Dr. Sara says Xigris is one tool among many to help physicians fight this illness, but quick diagnosis is necessary to get the drug to the patient soon as possible.
Sepsis can begin with an infection from something as simple as a cut or something as severe as meningitis. That triggers the release of substances called immune modulators, which affect the lining of the blood vessels. That causes blood vessels to become inflamed and activate the body's blood clotting system.
Blood clots can then sometimes form within vital organs, causing them to shut down from blocked blood flow and lack of oxygen. As the damage spreads, more organs fail, which could result in death.
An estimated 30 percent of people with sepsis die, despite treatment with intravenous antibiotics and supportive care like oxygen and kidney dialysis.
In clinical trails, Xigris reduced mortality rates by 50 percent.
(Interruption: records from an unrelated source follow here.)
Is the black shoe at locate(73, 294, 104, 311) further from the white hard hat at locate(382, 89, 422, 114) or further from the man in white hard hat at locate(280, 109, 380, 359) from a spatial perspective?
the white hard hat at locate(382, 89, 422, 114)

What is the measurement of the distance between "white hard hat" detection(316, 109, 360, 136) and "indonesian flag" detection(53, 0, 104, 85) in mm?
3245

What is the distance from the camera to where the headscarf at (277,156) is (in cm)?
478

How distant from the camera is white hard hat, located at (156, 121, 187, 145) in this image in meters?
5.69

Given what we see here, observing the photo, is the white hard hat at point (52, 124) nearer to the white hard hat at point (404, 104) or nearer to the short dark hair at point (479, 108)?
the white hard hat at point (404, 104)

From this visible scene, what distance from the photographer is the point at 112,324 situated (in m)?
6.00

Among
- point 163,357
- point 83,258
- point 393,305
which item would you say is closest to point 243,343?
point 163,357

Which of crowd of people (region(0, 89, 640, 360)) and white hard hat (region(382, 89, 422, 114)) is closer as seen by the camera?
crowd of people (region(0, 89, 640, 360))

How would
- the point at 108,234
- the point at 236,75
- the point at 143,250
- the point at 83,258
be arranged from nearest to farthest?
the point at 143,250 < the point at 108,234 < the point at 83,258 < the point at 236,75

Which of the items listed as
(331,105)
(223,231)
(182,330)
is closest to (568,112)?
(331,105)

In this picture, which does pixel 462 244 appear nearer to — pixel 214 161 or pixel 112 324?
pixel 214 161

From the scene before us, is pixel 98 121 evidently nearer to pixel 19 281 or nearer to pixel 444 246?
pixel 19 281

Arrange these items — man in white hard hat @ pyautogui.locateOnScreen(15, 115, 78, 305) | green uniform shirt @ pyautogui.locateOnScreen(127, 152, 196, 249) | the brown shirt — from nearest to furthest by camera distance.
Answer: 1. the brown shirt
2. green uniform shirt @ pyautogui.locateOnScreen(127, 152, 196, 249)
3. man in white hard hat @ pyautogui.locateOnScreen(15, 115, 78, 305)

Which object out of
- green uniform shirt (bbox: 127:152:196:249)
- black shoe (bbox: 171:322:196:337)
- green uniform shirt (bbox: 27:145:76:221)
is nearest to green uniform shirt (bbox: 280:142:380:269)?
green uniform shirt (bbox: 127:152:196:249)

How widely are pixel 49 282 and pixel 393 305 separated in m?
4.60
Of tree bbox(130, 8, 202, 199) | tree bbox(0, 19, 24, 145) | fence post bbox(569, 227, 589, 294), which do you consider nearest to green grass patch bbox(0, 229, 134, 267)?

People who have received the drug also needed less alternative treatments such as dialysis and oxygen, says Dr. Alan Chausow, pulmonary physician at El Camino Hospital in Mountain View.
Xigris isn't a cure-all for every bad blood infection. It was approved by the federal Food and Drug Administration for the treatment of adult patients with severe sepsis who have an especially high risk of death, as measured by a scoring system based on their general health and the severity of their illness.
Dr. Chausow started using Xigris soon after it was approved.
"It's an exciting drug," Dr. Chausow says. "The data supporting this drug is excellent."
Several other drugs have been used in clinical trails over the years, but none have worked, Dr. Chausow says. Sixteen companies tried to find a treatment for sepsis over the years and failed. It took Indianapolis-based Eli Lilly and Co. 20 years to develop Xigris, says Dan Collins, a spokesman for the company.
After the first 10 failures, researchers began to doubt they might ever find a effective treatment. Most of the companies focused on treating the inflammation or coagulation that results from sepsis. Xigris goes a step further and treats both inflammation and coagulation to bring them in balance and interrupt the cascade effect in the blood, says Mr. Collins.
The new treatment is a genetically engineered version of a human protein, Activated Protein C, which interferes with some of the body's harmful responses to severe infection, including the formation of blood clots, according to the FDA.
Because Activated Protein C interferes with blood clotting, the most serious side effect in the patient is excess bleeding, which occurred in 2.4 percent of the patients in clinical trials.
As a result, the drug should not be used on patients who have active internal bleeding, or who are more likely to bleed because of certain medical conditions including recent strokes, recent head or spinal surgery or severe head trauma, according to the FDA.
Dr. Chausow says physicians at El Camino Hospital have established a protocol for patients who receive the drug because of such side effects.
"People think this is a miracle drug, but it's not. But it does give us extra mileage with treating this disease," says Dr. Sara.